Exonerado do cargo de diretor-geral da Empresa Brasil de Comunicação (EBC, controladora da TV Brasil) , Orlando Senna divulgou carta pública com críticas à gestão da iniciativa. Para ele, há concentração de poderes na presidência, exercida por Tereza Cruv

O diretor-geral, assim como o cargo de diretor-presidente, é indicado diretamente pelo presidente da República. A saída de Senna acontece dez meses depois de sua posse. Antes de ocupar o cargo, ele foi secretário de Audiovisual do Ministério da Cultura.


 


Na carta de despedida, Senna relembra o processo de construção da política do audiovisual nos dois mandatos do governo Lula. Ele aponta o protagonismo do Ministério da Cultura (MinC) no primeiro mandato, quando se reverteu a política voltada a canais pagos — “que ninguém via” — e se voltou para a TV aberta.


 


“Deixo a EBC por discordar da forma de gestão adotada pela empresa que, entre outros equívocos, concentra poderes excessivos na Presidência, engessando as instâncias operacionais, que necessitam de autonomia executiva para produzir em série, como em qualquer TV. Melhor: como em qualquer empresa que opera emissoras de TV e rádio, agência de notícia, web e outros serviços audiovisuais, que é o caso da EBC”, disparou Senna.


 


Senna critica, conforme seu texto, a “forma de gestão que induziu a exoneração de Mário Borgneth, o excepcional articulador e executivo que organizou e coordenou o seminal Fórum de TVs Públicas e que, como diretor de Relacionamento da EBC, nesses oito meses, montou a estrutura de uma rede com cobertura em todo o País, baseada em novos modelos de negócio e em uma arquitetura horizontal, sem o verticalismo das redes comerciais. Uma decisão com a qual não posso concordar.”

#### Linhas armazenadas
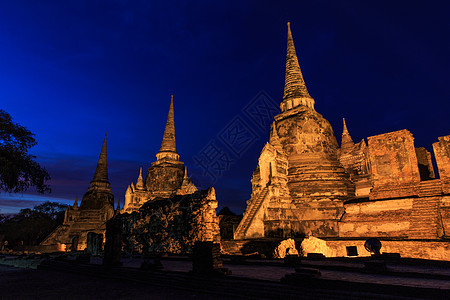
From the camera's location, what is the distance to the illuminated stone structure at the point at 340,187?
531 inches

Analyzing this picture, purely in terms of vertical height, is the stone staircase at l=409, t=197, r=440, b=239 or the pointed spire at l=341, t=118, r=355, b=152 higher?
the pointed spire at l=341, t=118, r=355, b=152

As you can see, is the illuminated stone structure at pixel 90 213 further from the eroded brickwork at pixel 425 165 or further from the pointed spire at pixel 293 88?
the eroded brickwork at pixel 425 165

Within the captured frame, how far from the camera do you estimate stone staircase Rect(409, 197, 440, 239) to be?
38.3ft

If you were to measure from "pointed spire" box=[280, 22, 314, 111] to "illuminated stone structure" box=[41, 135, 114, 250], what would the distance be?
1036 inches

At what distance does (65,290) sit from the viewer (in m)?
6.39

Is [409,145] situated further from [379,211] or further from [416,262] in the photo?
[416,262]

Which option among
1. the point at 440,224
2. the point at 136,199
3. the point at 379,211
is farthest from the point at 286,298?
the point at 136,199

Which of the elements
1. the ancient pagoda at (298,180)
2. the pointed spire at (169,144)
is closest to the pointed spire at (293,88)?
the ancient pagoda at (298,180)

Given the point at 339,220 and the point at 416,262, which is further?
the point at 339,220

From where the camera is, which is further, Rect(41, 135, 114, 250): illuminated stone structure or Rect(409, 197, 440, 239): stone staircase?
Rect(41, 135, 114, 250): illuminated stone structure

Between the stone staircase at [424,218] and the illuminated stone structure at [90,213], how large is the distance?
103 feet

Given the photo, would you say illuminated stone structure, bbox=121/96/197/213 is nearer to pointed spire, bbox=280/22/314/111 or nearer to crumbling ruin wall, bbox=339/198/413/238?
pointed spire, bbox=280/22/314/111

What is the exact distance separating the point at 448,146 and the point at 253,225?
11271 mm

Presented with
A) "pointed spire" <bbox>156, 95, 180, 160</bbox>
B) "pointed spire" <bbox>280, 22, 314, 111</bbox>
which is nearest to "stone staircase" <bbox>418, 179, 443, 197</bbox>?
"pointed spire" <bbox>280, 22, 314, 111</bbox>
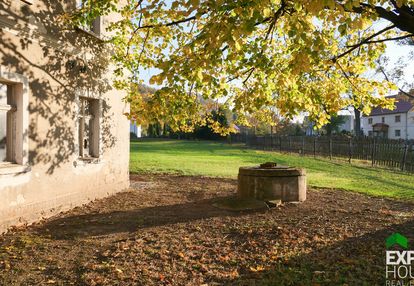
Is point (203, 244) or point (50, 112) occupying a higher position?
point (50, 112)

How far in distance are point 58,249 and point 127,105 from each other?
641 centimetres

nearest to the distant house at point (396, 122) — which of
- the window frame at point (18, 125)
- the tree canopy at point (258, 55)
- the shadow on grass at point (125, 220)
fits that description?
A: the tree canopy at point (258, 55)

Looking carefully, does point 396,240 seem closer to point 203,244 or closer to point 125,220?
point 203,244

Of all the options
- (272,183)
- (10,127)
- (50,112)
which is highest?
(50,112)

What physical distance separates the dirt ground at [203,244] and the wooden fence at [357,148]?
9.76m

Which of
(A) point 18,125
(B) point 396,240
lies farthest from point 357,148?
(A) point 18,125

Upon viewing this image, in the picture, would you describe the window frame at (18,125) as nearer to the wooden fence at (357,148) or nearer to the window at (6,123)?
the window at (6,123)

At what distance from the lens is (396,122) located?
2260 inches

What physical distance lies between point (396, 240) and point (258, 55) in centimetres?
387

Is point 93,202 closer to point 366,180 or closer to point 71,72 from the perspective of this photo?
point 71,72

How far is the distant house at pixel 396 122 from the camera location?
54906 mm

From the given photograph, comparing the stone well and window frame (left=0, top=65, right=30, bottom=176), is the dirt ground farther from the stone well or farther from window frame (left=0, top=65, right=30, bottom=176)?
window frame (left=0, top=65, right=30, bottom=176)

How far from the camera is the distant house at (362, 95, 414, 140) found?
54906 millimetres

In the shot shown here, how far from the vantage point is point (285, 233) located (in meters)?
6.38
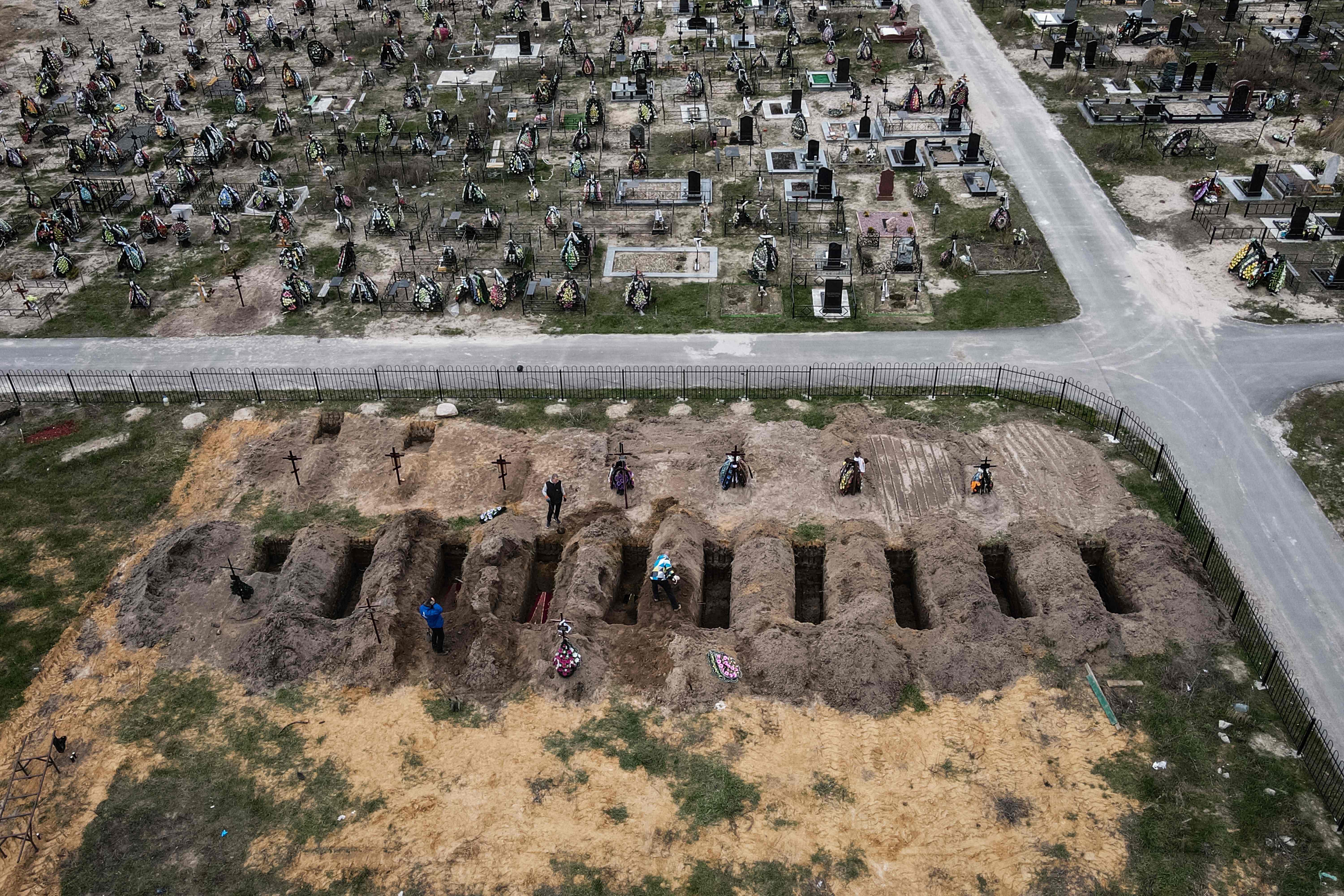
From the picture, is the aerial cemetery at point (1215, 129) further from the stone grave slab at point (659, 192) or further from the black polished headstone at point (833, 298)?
the stone grave slab at point (659, 192)

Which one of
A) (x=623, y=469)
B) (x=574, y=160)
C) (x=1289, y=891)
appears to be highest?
(x=574, y=160)

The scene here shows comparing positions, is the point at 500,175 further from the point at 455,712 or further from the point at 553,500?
the point at 455,712

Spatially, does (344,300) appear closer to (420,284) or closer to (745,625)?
(420,284)

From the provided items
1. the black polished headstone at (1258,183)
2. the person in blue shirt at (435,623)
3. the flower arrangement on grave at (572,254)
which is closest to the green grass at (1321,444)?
the black polished headstone at (1258,183)

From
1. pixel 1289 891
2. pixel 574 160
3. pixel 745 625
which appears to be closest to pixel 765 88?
pixel 574 160

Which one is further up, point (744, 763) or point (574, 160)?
point (574, 160)

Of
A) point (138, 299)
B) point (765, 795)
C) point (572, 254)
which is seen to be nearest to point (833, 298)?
point (572, 254)
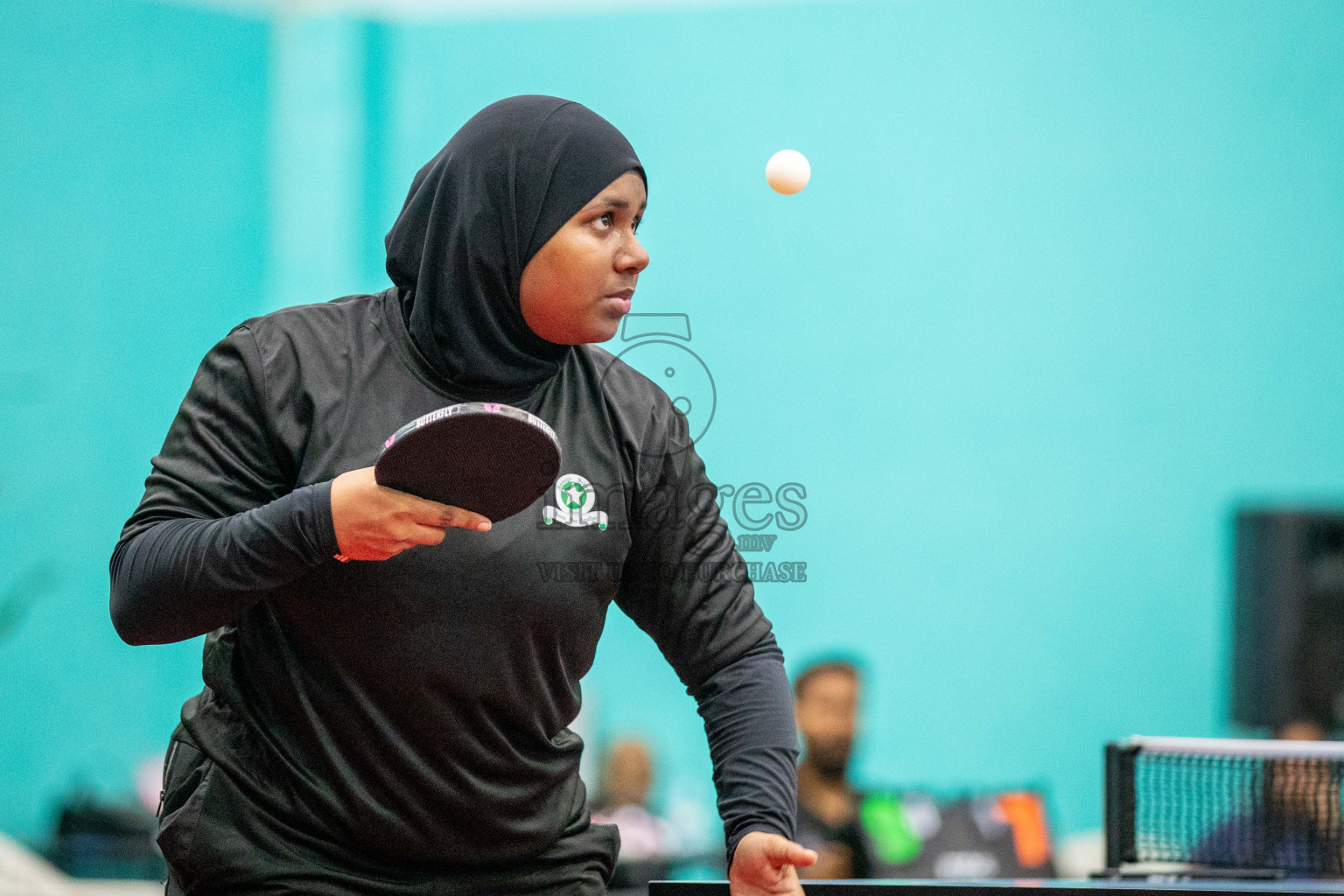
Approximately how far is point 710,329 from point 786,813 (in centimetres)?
336

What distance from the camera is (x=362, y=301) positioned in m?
1.51

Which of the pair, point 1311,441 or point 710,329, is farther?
point 1311,441

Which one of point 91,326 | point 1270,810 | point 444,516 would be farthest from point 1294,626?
point 91,326

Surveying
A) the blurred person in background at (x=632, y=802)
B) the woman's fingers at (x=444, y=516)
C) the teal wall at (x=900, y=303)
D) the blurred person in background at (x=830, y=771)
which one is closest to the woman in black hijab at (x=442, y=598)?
the woman's fingers at (x=444, y=516)

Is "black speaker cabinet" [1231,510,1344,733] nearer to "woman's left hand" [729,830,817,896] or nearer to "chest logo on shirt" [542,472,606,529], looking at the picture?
"woman's left hand" [729,830,817,896]

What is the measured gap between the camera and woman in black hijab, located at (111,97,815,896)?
4.34 ft

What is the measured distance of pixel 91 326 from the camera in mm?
5016

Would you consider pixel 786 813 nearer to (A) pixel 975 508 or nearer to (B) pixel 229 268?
(A) pixel 975 508

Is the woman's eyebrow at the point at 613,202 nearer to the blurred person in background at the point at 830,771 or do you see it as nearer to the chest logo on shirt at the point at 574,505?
the chest logo on shirt at the point at 574,505

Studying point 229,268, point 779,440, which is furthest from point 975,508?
point 229,268

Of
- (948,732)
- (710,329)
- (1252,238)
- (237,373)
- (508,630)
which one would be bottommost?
(948,732)

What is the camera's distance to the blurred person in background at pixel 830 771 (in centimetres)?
390

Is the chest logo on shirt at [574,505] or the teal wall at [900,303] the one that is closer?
the chest logo on shirt at [574,505]

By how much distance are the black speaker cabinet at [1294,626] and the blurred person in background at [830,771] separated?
1.61 metres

#### Instruções das tarefas
1 > No texto sobre a saída de Orlando Senna da EBC, que cargo ele ocupava antes de ser diretor-geral?
2 > Prolongue o texto sobre a saída de Orlando Senna da EBC a partir da última frase dele.
As linhas foram tiradas de outra fonte.

#### Respostas das tarefas
1 > Ele foi secretário de Audiovisual do Ministério da Cultura.

2 >
 


Ele menciona ainda uma carta enviada em 30 de maio com sugestões de ajustes que ele considerava urgentes para a TV Brasil. Segundo Senna, a emissora precisava de correções e mais apoio para “liderar uma comunicação pública plural, isenta, inteligente, interativa e formadora de cidadania”.  A carta se encerra com um clamor pela intervenção de representantes da sociedade civil para tornar a emissora “blindada contra os poderes e interesses governamentais e econômicos”.


 


MinC x Franklin


 


Tereza Cruvinel acumulará, temporariamente, as funções de Senna. Já o posto de Borgneth — diretor de Relacionamento e Rede — será ocupado, interinamente, por José Roberto Garcez, diretor de Serviços e Negócios da EBC e ex-presidente da Radiobrás.


 


Anselmo Massad, em texto publicado no site da revista Fórum, afirma que a “saída de diretores da EBC evidencia tensão entre MinC e Franklin Martins”. Segundo Massad, como os exonerados trabalharam no Ministério da Cultura (MinC) antes de assumirem diretorias da empresa, a decisão evidencia o ápice de uma tensão que se arrasta desde o fim do ano.


 


Desde a definição dos grupos Interministerial e Executivo para discutir o Sistema Público de Comunicação do Brasil, dois grupos tiveram destaque dentro da EBC — um ligado a Franklin Martins e outro ao MinC, responsável pela política audiovisual do primeiro mandato do governo Lula.


 


Tanto Borgneth quanto Senna eram diretores ligados ao MinC. Leopoldo Nunes, ex-diretor da Agência Nacional de Cinema (Ancine) e atual responsável pela Programação e Conteúdo, é o único que permanece. No grupo de Franklin Martins, estão Tereza Cruvinel, Helena Chagas, diretora de Jornalismo, e Delcimar Pires, do Administrativo-Financeiro.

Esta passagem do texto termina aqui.